— WHAT THE TASK REQUIRES —
All entries should be output exactly as they stand.

╭──

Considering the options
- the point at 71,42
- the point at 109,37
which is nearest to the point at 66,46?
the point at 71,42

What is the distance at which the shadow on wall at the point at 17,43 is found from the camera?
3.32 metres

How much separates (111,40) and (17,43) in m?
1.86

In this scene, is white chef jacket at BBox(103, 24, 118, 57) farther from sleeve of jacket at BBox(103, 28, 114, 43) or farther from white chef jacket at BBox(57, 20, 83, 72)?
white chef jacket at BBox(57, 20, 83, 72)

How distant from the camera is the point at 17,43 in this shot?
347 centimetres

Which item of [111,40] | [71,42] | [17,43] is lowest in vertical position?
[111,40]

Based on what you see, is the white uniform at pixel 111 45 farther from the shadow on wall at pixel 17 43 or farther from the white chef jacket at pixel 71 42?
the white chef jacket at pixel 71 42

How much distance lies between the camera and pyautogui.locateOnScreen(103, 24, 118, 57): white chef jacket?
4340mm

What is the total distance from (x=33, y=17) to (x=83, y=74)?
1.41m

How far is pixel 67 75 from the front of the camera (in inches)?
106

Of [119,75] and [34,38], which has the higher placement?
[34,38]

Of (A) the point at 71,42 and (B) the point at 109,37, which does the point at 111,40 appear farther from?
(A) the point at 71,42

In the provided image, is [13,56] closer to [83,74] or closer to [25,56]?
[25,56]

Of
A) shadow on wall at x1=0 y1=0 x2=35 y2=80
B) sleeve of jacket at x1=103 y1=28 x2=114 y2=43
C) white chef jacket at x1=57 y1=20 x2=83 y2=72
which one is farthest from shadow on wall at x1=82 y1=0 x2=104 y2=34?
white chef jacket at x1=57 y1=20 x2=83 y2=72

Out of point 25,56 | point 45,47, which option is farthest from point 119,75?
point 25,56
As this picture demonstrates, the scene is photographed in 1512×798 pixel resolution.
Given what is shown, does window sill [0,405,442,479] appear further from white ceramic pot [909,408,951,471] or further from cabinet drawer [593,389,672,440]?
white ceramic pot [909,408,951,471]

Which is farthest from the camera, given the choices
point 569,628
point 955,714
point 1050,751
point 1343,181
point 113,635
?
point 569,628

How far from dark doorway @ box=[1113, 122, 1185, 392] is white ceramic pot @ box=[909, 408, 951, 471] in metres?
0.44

╰──

— RESULT —
Considering the options
- the point at 71,42
- the point at 109,37
which is nearest to the point at 66,46?
the point at 71,42

What is the distance at which the shadow on wall at the point at 17,43 is found from the camera?
3.32 metres

How much separates (111,40) and (17,43) in m?
1.86

In this scene, is white chef jacket at BBox(103, 24, 118, 57) farther from sleeve of jacket at BBox(103, 28, 114, 43) or farther from white chef jacket at BBox(57, 20, 83, 72)?
white chef jacket at BBox(57, 20, 83, 72)

How distant from the camera is the point at 17,43 in this shot?
347 centimetres

Which item of [111,40] | [71,42] | [17,43] is lowest in vertical position?
[111,40]

Based on what you see, is the white uniform at pixel 111 45 farther from the shadow on wall at pixel 17 43 or farther from the white chef jacket at pixel 71 42?
the white chef jacket at pixel 71 42

How much distance lies between the camera and pyautogui.locateOnScreen(103, 24, 118, 57): white chef jacket?
4340mm

What is the total distance from (x=33, y=17) to (x=83, y=74)?
1.41m

How far is pixel 67 75 from the front of the camera (in inches)?
106

Of [119,75] and [34,38], which has the higher placement?
[34,38]

Of (A) the point at 71,42 and (B) the point at 109,37, which does the point at 111,40 appear farther from?
(A) the point at 71,42

In the provided image, is [13,56] closer to [83,74] or closer to [25,56]?
[25,56]

Of
A) shadow on wall at x1=0 y1=0 x2=35 y2=80
B) sleeve of jacket at x1=103 y1=28 x2=114 y2=43
C) white chef jacket at x1=57 y1=20 x2=83 y2=72
which one is farthest from shadow on wall at x1=82 y1=0 x2=104 y2=34?
white chef jacket at x1=57 y1=20 x2=83 y2=72

Out of point 25,56 | point 45,47, which option is farthest from point 119,75?
point 25,56
As this picture demonstrates, the scene is photographed in 1512×798 pixel resolution.
Given what is shown, does window sill [0,405,442,479] appear further from white ceramic pot [909,408,951,471] or further from cabinet drawer [593,389,672,440]?
white ceramic pot [909,408,951,471]

Which is farthest from the camera, given the choices
point 569,628
point 955,714
point 1050,751
point 1343,181
point 113,635
?
point 569,628

How far from dark doorway @ box=[1113, 122, 1185, 392] is white ceramic pot @ box=[909, 408, 951, 471] in metres?
0.44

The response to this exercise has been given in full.